Angeli e droni
L’inizio
del Vangelo di Giovanni, il cosiddetto “Prologo”, è un testo densissimo e
ricchissimo che rischia però di può sfuggire alla nostra attenzione perché ci parla di Dio
in modo così 'alto' che noi rischiamo di sentirlo addirittura paradossalmente
distante. Noi che siamo terra-terra e che ci stiamo abituando a pensare ad un cielo abitato più dai droni che dagli angeli, rischiamo di cogliere queste parole come un
annuncio che viene dallo spazio. Ma il Vangelo di Giovanni non è la sonda
Schiapparelli che si è schiantata su Marte e il modo con cui ci parla del
Figlio ci interpella.
La
prima cosa infatti che viene detta a proposito del Figlio che in Lui era la vita. Possiamo pure
declinarlo al presente: in Lui c’è vita. Quella stessa vita che noi cerchiamo
in tanti modi, talvolta sbagliati, e che nel Natale ci viene donata
gratuitamente. Natale è la festa della luce, della vita e dell’accoglienza
della vita. Come
ogni vita che nasce chiede di riorganizzare le energie, le priorità e le
giornate, così anche la nascita di Gesù dovrebbe comportare per ciascuno di noi
una nuova scaletta di priorità, dando più spazio e tempo per accogliere il dono
che è la presenza del Signore nella nostra vita, nelle nostre giornate, nei
nostri fine settimana. Quando nasce un bambino, tutte le attenzioni sono per
lui. Quello che può valere in generale per i bambini, non vale per Gesù, però.
Infatti, la seconda cosa che viene detta a proposito
del Figlio è che la sua venuta provoca una reazione diversa: eppure il mondo
non lo ha riconosciuto. Già, il mondo. D’altra parte vediamo anche noi come va
il mondo: guerre e distruzioni, morte e violenza anche nelle nostre città.
Berlino come Parigi, la foto perfetta dell’assassino dell’ambasciatore russo
con la pistola in mano nel bel mezzo di un museo di Ankara. Come le foto della
distruzione di Aleppo che piovono sui giornali e sui video. Il rischio
dell’assuefazione a questo scenario è un rischio vero e forte. Il mondo.

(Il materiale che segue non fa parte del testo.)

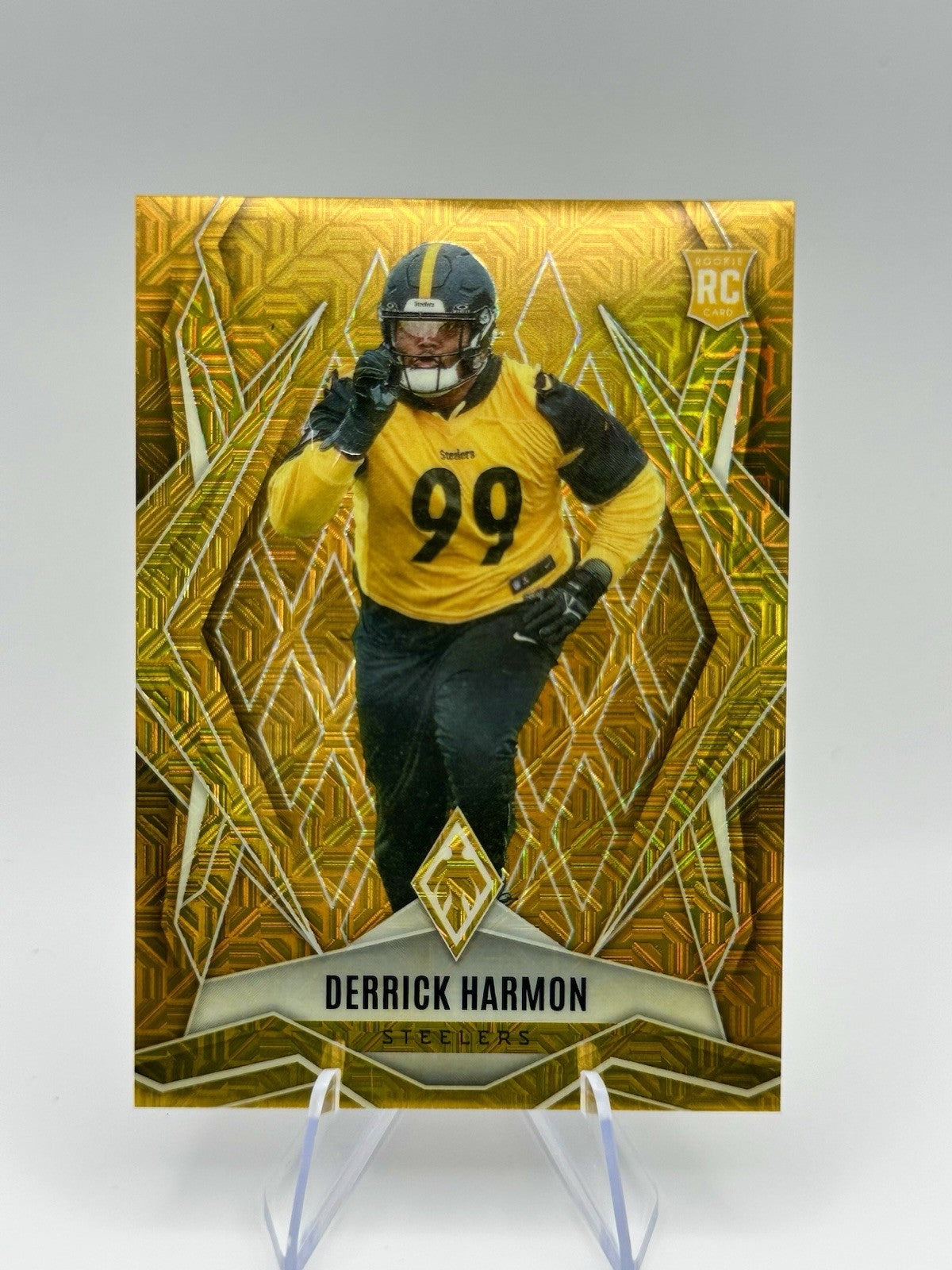 2025 Panini Phoenix Derrick Harmon RC Gold Prizm Rookie Steelers #241/10 NF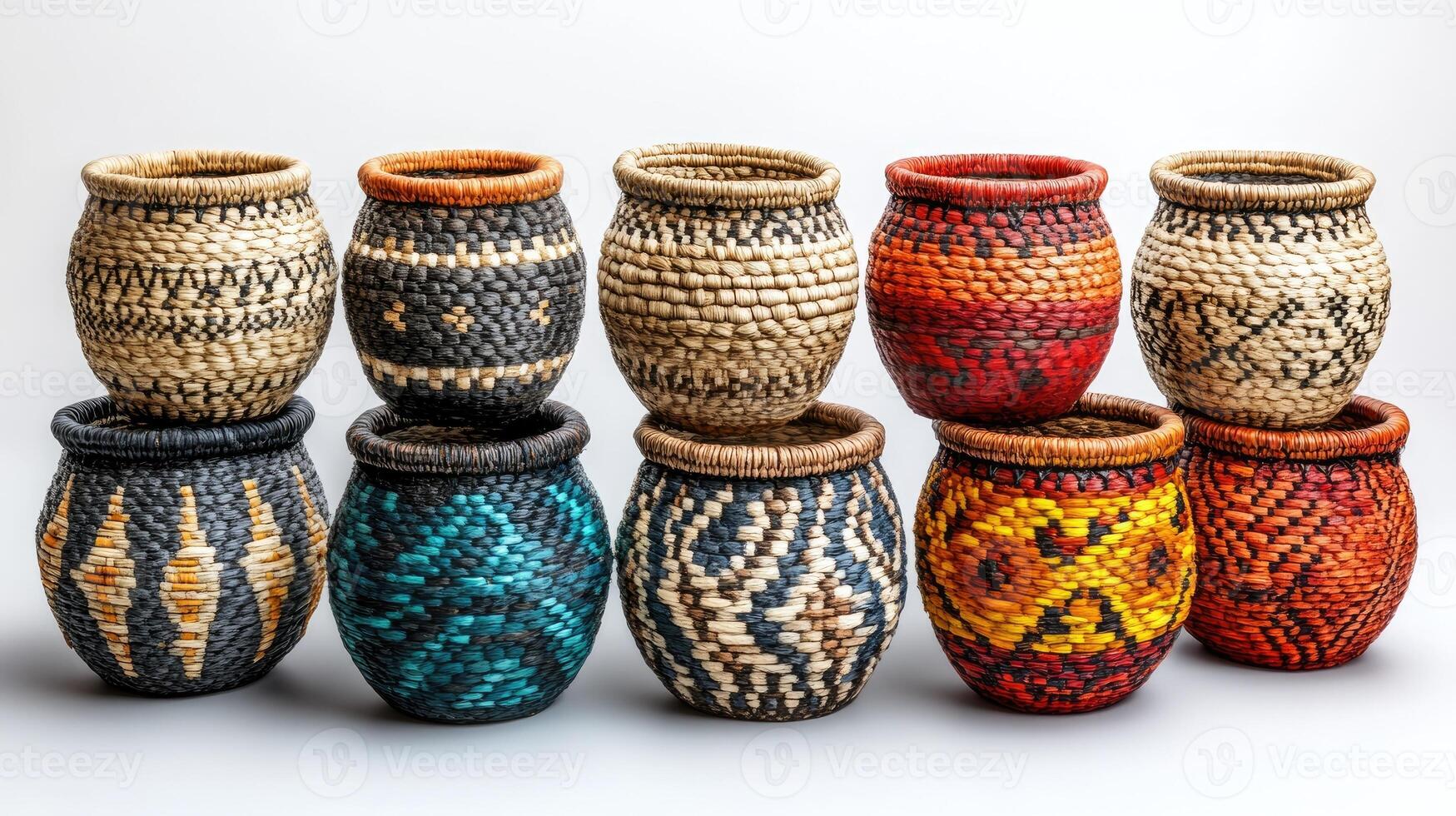 Colorful decorated pottery standing in a row on a shelf in a pottery workshop photo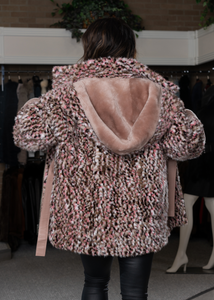 Pink Knitted Mink Parka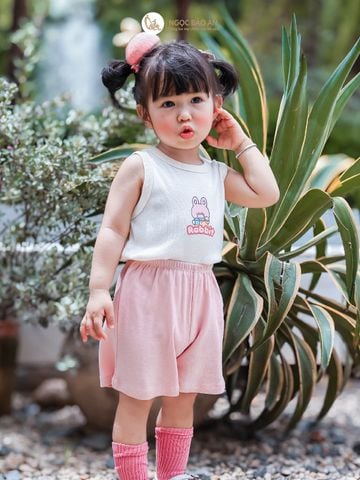 [HONEY] Bộ ngắn sát nách thể thao Rabbit Hồng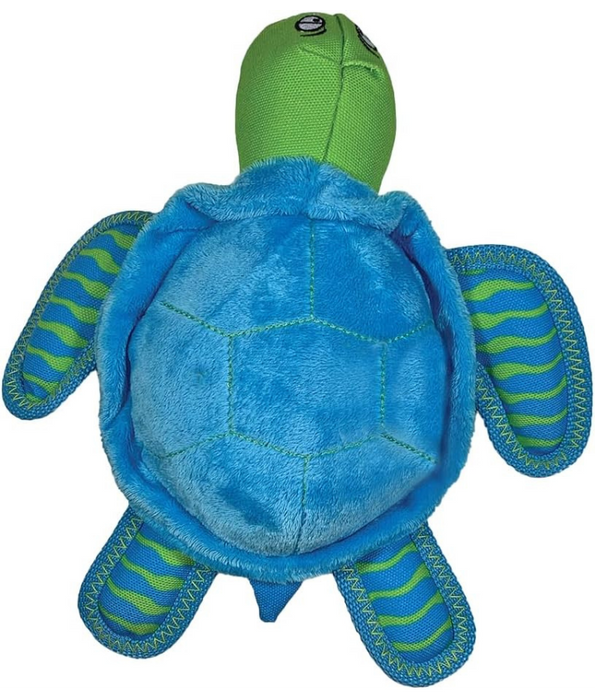 Spunky Pup - Turtle Clean Earth Plush Textured, Recycled Materials, Sustainable Floating Squeaky Dog Toy - Small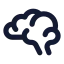 Brain icon with solid rounded style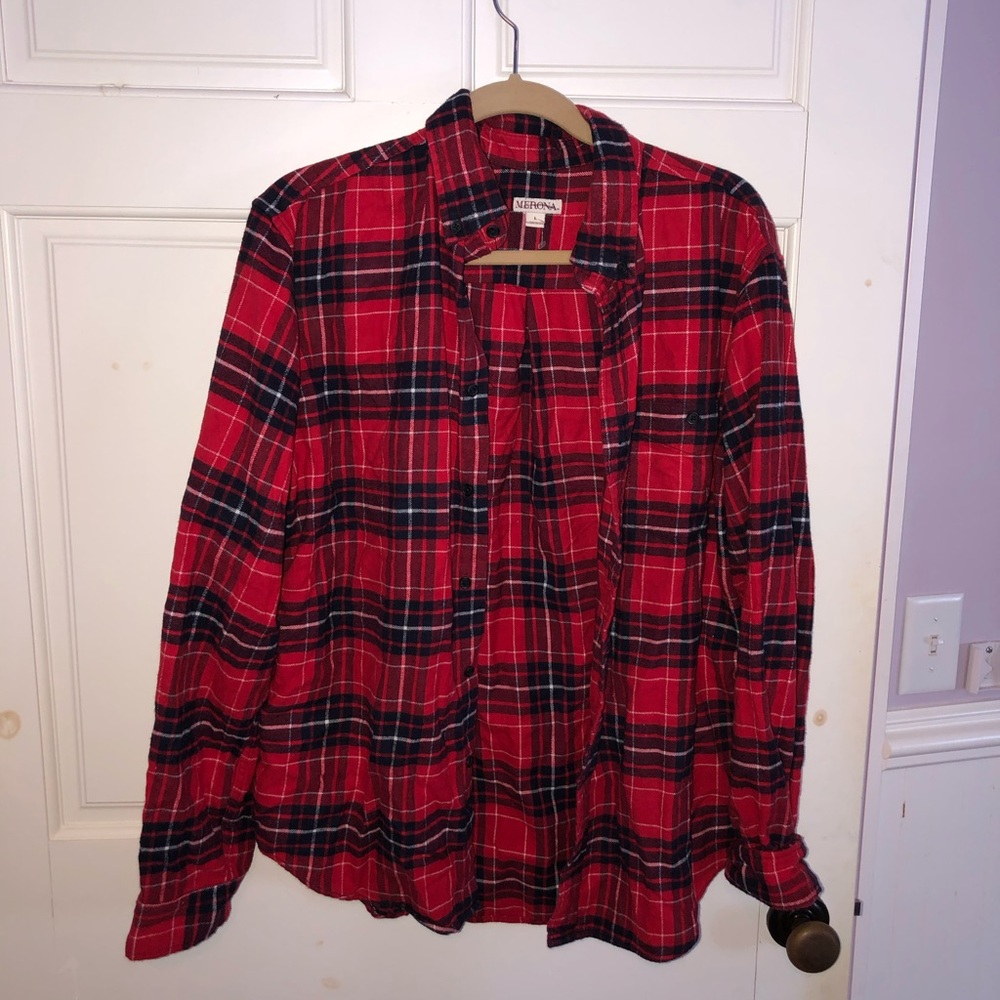 Red Merona button up flannel shirt size large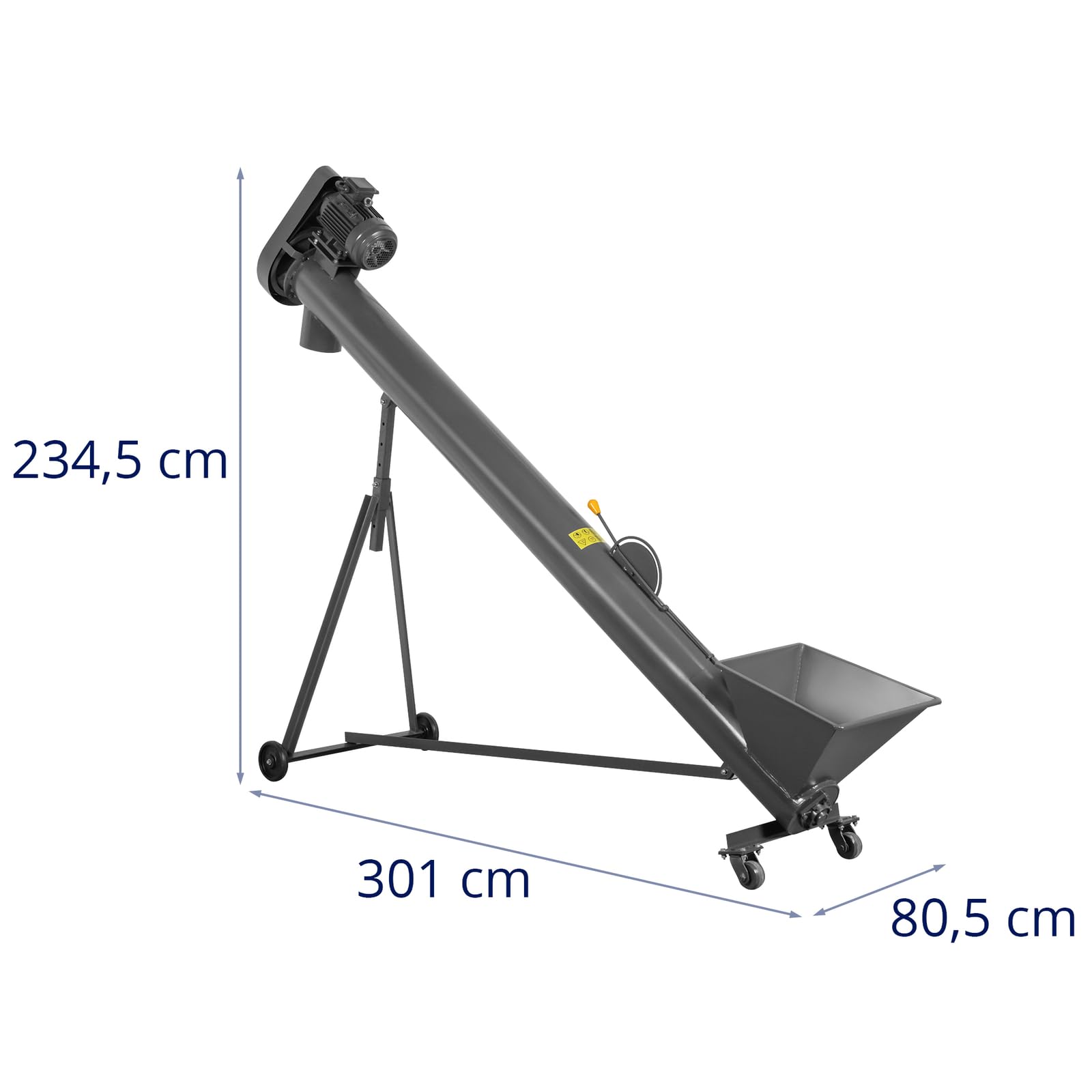 Coclea trasportatore 1000 kg/h Altezza: 125 – 175 cm Tubo: 3 m Diametro: 220 mm 4 ruote 2200 W 400 V trasportatore lumaca a pellet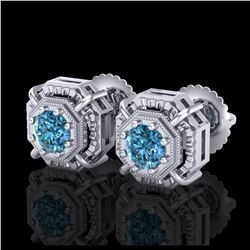 10.36 ctw Sky Blue Topaz & VS/SI Diamond Earrings 10K Yellow Gold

E uno direbbe: «Pazienza, il mondo va così. Si sa. Ma
noi vogliamo bene a Gesù». Quasi a dire: ma noi siamo diversi, siamo i buoni. I
cattivi sono sempre gli altri. Ma il testo ci inchioda dicendo che Gesù non è
stato rifiutato solo dal mondo, ma anche dai suoi: venne tra i suoi, e i suoi non lo hanno accolto. Chi sono «i suoi»?
«Suoi» indica una cerchia di persone intime a Gesù. Noi ci riteniamo suoi o siamo turisti per caso finiti in
chiesa questa mattina? È questa la provocazione che ci viene dal Vangelo. Il
Natale è la sorpresa di un Dio che non si stanca di scendere in mezzo a noi,
che non prende paura delle difficoltà che incontrerà nella sua venuta in mezzo
a noi. Sa benissimo che siamo capaci di rifiutarlo, ma Lui è fatto così: non
rinuncia mai in partenza ad amare.
Viene annunciato dagli angeli, ritornerà in cielo
con i segni dei chiudi. La nostra umanità non è così bella come appare dalle
stelle, ma siamo capaci di operare il bene se lo vogliamo. A quanti però lo hanno accolto, ha dato loro il potere di diventare
figli di Dio. Non si tratta di un potere magico, ma del potere dell’amore e
della carità fraterna.
Diventiamo figli
di Dio quando sappiamo accogliere il fratello e la sorella con i loro
limiti.
Diventiamo figli
di Dio quanto ci fermiamo ad ascoltare lo sfogo di un amico o di un collega.
Diventiamo figli
di Dio quando accettiamo di ricevere il perdono e di perdonare.
Diventiamo figli
di Dio quando ci impegniamo nel servizio senza pretese di riconoscimento.